Rif-Republiek

Uit Wikipedia, de vrije encyclopedie
ⵜⴰⴳⴷⵓⴷⴰ ⵏ ⴰⵔⵔⵉⴼ
Tagduda n Arrif
جمهورية الريف
Jumhūriyya al-Rif
 Spaans-Marokko 1921 – 1926 Spaans-Marokko 
Vlag Embleem
(Details) (Details)
Kaart
Grootste omvang van de Rif-Republiek
Grootste omvang van de Rif-Republiek
Algemene gegevens
Hoofdstad Ajdir
Oppervlakte 34 631 km²
Bevolking 1,5 tot 2 miljoen
Talen Riffijns, Spaans, en Arabisch
Religie(s) Islam
Nat. feestdag 18 september
Munteenheid Riffan (nooit ingevoerd)
Regering
Regeringsvorm Confederale Islamitische republiek
Staatshoofd Mohammed Abdelkrim El Khattabi
Geschiedenis
- Ontstaan 18 september 1921
- Opgeheven 27 mei 1926

De Rif-Republiek (ook: Republiek van de Rif, De Geconfedereerde Republiek van de Stammen van de Rif of Islamitische Republiek Rif, Riffijns: Tagduda n Arrif, Arabisch: Jumhūriyya al-Rif) werd gesticht in Annual op 18 september 1921 door Abdelkrim el Khattabi, om onafhankelijk te worden van de Spaanse kolonisator, als ook van de Marokkaanse sultan.

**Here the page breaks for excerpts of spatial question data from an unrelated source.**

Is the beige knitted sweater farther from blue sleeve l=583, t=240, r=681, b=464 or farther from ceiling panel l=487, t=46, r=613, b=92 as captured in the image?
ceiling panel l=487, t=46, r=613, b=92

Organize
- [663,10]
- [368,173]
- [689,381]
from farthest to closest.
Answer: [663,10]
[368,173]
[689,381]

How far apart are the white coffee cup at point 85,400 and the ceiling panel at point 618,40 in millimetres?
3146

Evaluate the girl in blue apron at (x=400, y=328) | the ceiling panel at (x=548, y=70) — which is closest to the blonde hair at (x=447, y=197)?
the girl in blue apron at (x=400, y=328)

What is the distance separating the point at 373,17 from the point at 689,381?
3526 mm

De hoofdstad van de Republiek was Ajdir, met als staatshoofd Mulay Muḥend, in zijn tijd bekend als Abd-el-Krim.

Geschiedenis[bewerken | brontekst bewerken]

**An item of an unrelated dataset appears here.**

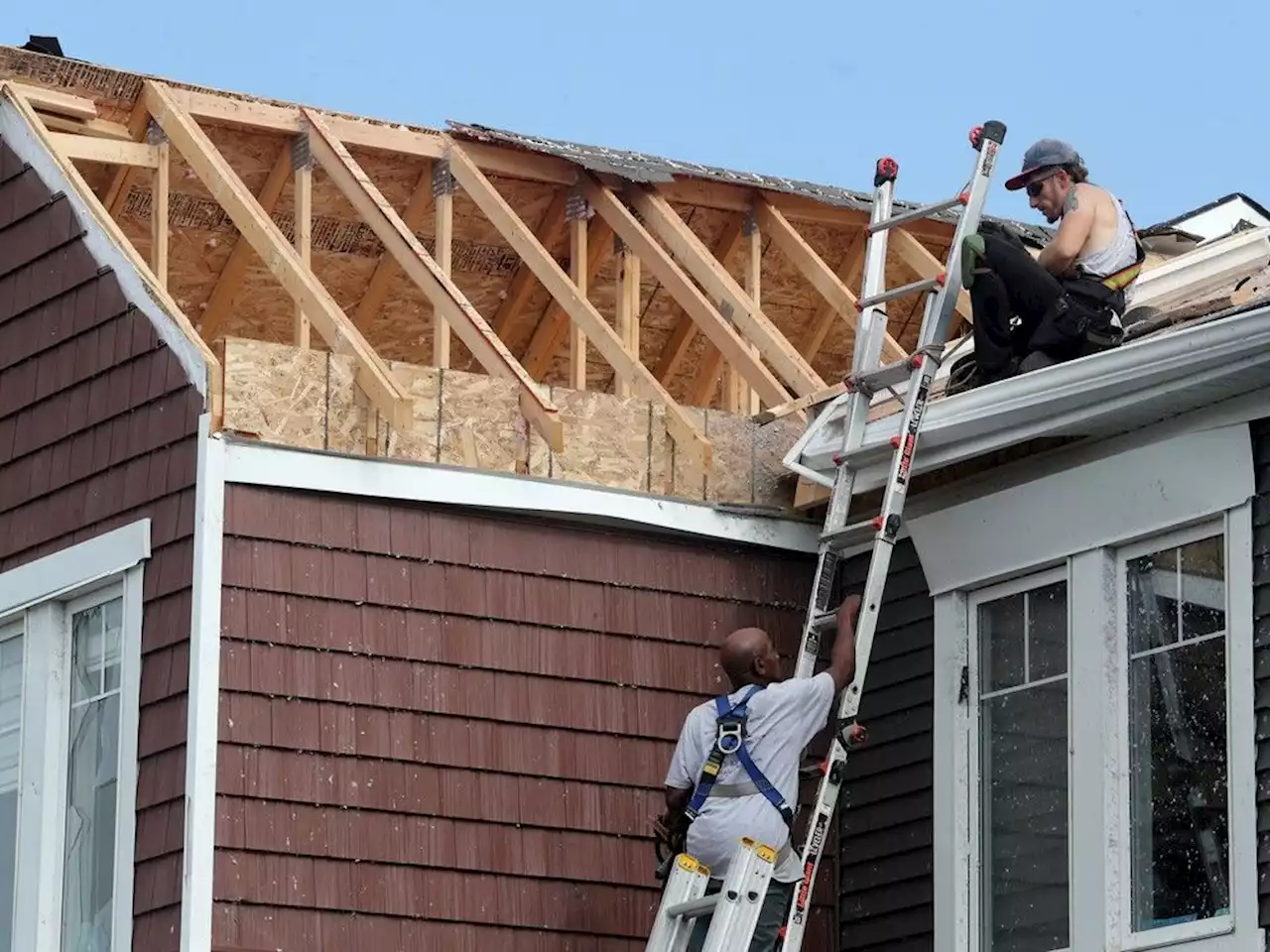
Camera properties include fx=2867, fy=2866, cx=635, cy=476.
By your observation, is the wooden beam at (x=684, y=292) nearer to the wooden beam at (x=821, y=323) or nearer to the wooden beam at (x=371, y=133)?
the wooden beam at (x=371, y=133)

In het Rifgebergte van Noord-Marokko werd onder El Khattabi in 1920 de onafhankelijkheid op de Spaanse kolonisator bevochten en de republiek Arrif uitgeroepen. Mohamed Abdelkrim El Khattabi leidde de strijd van de Riffijnen tegen de Spaanse en Franse kolonisatie.

El Khattabi versloeg in 1921 te Annual met zijn toenmalige rechterhand, veldcommandant Moeh na'ma n Tanout van de Ait Touzine stam, de Spaanse generaal Manuel Fernández Silvestre en diens twintigduizend man tellende leger. Daarna versloeg hij ook de Spaanse troepen die onder bevel van generaal Franco ter versterking naar het gebied waren gestuurd en stichtte de Rifrepubliek.

In 1923 werd een internationale status voor Tanger afgekondigd. Het ging de Riffijnen in het begin voor de wind. In 1924 had El Khattabi de Spanjaarden zelfs geheel uit het Rifgebied weten te verdrijven en richtte hij zich daarna op de Fransen, die uitweken naar Fez en Tanger. Spanje en Frankrijk besloten hun legers gezamenlijk in te zetten tegen El Khattabi. Meer dan 250.000 Spaanse, Franse en Marokkaanse soldaten onder bevel van maarschalk Pétain, de overwinnaar in de Eerste Wereldoorlog, landden in 1925 in de Baai van Al Hoceima.

Pétain stond aan het hoofd van een leger van 725.000 man, bijgestaan door vierenveertig escadrilles. Hij voerde persoonlijk het bevel over zestig Franse generaals. Tegenover hen stond een Riffijns leger met een kern van slechts 30.000 strijders, versterkt door ongeregelde troepen. Meer dan een jaar hielden de Riffijnen stand. Maar op 27 mei 1926 gaf El Khattabi zich toch over na een strijd waarin de Fransen over modernere wapens beschikten dan het Rifleger en waarin de Fransen en Spanjaarden met hulp van Duitsland, en in strijd met het zojuist gesloten Protocol van Genève, gebruik maakten van mosterdgas tegen de Riffijnse bevolking.[1]

El Khattabi werd gedeporteerd naar het Franse eiland Réunion. Uiteindelijk slaagde het Franse leger erin plaatsen als Ajdir, Tarquist en Ben Tayeb/Ait Tourich te veroveren, maar de verovering van Marokko werd pas in 1927 in de Rif, en in 1934 verder voltooid met de onderwerping van de verzetsgroepen in het zuiden.

In 1947 lukte het El Khattabi uit zijn verbanning te ontsnappen. Hij vestigde zich in Caïro en van daaruit steunde hij het Riffijnse verzet, tot hij op 5 februari 1963 stierf. El Khattabi ligt in Caïro begraven.